Over the past few months, I’ve had multiple clients reach out to me with a variety of challenges. One client sought me out because he wasn’t getting along with his boss. Another client began working with me because she felt she wasn’t being heard. A third client felt like she couldn’t manage people.


As we worked together, what we discovered is what they thought was the challenge – a difficult boss, not being heard, managing people – was based in a behavior pattern that wasn’t serving them well. In other words, each client was stuck.



By using a reflective journal, each client began to capture interactions that didn’t go well for them. By journaling after challenging meetings with his boss, my client began to see a pattern. Every time he took action on a major initiative without keeping his boss informed, a tense meeting followed. When he sent a brief email update or asked for a quick stand-up meeting, a positive interaction occurred.


As my client said, “Seeing was the easy part! Changing was a huge stretch.”

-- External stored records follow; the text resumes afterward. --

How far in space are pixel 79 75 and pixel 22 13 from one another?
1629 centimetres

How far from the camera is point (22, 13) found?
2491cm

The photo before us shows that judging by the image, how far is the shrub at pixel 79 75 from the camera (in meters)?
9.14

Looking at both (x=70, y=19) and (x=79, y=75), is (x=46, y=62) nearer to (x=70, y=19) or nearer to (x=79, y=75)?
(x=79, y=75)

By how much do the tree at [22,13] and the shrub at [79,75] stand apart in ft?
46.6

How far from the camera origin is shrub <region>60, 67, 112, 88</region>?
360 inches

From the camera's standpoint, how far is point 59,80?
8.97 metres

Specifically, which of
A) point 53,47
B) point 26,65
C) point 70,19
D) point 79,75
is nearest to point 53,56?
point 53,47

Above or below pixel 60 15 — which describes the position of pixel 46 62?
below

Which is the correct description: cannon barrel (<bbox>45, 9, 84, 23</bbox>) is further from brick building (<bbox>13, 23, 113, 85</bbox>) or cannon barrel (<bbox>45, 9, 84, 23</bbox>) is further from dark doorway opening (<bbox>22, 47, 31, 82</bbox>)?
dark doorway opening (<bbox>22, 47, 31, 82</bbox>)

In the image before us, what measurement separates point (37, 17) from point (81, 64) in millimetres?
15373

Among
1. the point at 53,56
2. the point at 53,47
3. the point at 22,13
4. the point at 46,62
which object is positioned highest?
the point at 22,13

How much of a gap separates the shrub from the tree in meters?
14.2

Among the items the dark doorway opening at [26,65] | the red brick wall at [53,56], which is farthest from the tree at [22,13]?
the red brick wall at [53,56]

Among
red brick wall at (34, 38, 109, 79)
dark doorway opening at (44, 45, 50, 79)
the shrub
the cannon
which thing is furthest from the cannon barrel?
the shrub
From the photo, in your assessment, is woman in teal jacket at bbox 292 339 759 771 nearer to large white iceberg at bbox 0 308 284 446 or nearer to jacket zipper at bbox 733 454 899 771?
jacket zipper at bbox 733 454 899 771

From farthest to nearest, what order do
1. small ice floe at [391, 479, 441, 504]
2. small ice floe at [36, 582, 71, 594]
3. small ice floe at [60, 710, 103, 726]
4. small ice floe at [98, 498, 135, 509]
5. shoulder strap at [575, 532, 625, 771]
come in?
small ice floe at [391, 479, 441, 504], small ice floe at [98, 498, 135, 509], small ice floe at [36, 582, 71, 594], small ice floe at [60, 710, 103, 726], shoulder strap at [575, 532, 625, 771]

My client who felt she couldn’t manage people discovered by journaling that she wasn’t setting clear expectations. When her staff weren’t doing the deep research for a brief or inviting key players to a meeting, they didn’t realize what was needed. By journaling when she was frustrated, she realized that she needed to set clear expectations.


By looking for patterns in her journal, my client who thought she wasn’t being heard realized she wasn’t speaking up in meetings. She was surprised to learn that she wasn’t speaking out as much as she thought she was.


Pushing herself to speak up in every meeting was a stretch. Her reward was feeling heard when she spoke up.


By using a reflective journal and looking for patterns, each client realized that they could become unstuck and change the outcome. My client discovered that the difficult boss was a leader who wanted to be kept informed. My client who struggled with managing people began setting clear expectations and had better results. Finally, my client who started speaking up in meetings, began to feel heard.


In each situation, journaling helped my clients track their behavior and gave them data to analyze. By analyzing their journal data, they discovered what behavior to adjust and achieve the outcome they wanted.